## [Task description]
Please return the passage of the preempt_rt forum thread starting at "Disadvantage(s) of preempt_rt" and ending at "native preemption system.", copied word for word.

## [Reading text]
Disadvantage(s) of preempt_rt [closed]

Question

the target hardware platform has limited horsepower, and/or you want the real-time job to put the smallest possible overhead on your system. This is where dual kernels are usually better than a native preemption system.

From here: http://www.xenomai.org/index.php/Xenomai:Roadmap#Xenomai_3_FAQ

Preempt_rt does preempt the whole Linux. In what way does preempting Linux put load on the system?

The FAQ there talks about the preempt_rt as compared to Xenomai.

Answer 1

CONFIG_PREEMPT_VOLUNTARY -
This option introduces checks to the most common causes of long latencies in the kernel code, so that the kernel can voluntarily yield control to a higher priority task waiting to execute. This option is said to be reducing the occurrances of long latencies to a great degree but still it doesn't eliminate them totally.

CONFIG_PREEMPT_RT -
This option causes all kernel code outside of spinlock-protected regions (created by raw_spinlock_t), to be eligible for non-voluntary preemption by higher priority kernel threads. Spinlocks created by spinlock_t and rwlock_t, and the interrupts are also made preemptable with this option enabled. With this option, worst case latency drops to (around) single digit milliseconds.

Stored records:
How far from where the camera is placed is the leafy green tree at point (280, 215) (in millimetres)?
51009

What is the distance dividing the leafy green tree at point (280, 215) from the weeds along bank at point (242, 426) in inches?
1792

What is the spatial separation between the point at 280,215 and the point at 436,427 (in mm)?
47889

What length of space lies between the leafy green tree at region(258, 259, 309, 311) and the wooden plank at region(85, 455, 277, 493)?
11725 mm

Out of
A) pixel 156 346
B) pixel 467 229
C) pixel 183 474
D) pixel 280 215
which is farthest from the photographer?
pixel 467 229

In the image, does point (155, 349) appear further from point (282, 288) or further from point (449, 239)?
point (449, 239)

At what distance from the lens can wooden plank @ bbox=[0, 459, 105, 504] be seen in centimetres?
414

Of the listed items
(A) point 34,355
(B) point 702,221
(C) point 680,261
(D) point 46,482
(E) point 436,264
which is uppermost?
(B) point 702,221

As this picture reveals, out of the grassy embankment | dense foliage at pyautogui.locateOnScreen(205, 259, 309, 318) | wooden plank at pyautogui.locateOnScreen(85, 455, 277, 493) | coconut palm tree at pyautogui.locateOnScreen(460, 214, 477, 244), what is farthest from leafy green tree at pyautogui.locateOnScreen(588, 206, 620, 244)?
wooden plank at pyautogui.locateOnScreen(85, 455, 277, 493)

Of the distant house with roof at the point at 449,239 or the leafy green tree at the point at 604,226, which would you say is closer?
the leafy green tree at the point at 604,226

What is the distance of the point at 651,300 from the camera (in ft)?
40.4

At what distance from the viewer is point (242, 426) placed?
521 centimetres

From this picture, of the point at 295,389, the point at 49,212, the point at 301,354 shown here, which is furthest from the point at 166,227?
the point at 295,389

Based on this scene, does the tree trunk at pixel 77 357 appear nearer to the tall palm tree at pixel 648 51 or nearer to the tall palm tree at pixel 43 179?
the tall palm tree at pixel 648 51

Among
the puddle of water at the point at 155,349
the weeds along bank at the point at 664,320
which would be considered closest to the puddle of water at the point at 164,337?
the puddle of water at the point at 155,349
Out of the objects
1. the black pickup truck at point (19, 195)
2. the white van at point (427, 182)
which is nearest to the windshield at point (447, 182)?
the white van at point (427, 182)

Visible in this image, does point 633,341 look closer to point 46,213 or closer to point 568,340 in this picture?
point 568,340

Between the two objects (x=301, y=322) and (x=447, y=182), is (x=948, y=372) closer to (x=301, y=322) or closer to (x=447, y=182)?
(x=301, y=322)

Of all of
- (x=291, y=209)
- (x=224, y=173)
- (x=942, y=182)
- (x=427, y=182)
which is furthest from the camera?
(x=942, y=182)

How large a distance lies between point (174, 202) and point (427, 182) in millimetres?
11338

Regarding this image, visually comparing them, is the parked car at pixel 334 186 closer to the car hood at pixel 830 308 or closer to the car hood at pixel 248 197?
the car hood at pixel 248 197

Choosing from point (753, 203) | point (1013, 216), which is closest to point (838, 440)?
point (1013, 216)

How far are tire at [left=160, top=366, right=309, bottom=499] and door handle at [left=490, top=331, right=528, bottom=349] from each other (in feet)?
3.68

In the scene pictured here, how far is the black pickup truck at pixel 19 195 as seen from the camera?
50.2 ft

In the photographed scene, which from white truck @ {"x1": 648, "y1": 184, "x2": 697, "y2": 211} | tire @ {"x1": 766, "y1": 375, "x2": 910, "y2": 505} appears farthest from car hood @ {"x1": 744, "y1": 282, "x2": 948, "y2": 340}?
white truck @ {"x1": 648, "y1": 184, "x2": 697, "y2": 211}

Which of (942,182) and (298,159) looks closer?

## [Task response]
Disadvantage(s) of preempt_rt [closed]

Question

the target hardware platform has limited horsepower, and/or you want the real-time job to put the smallest possible overhead on your system. This is where dual kernels are usually better than a native preemption system.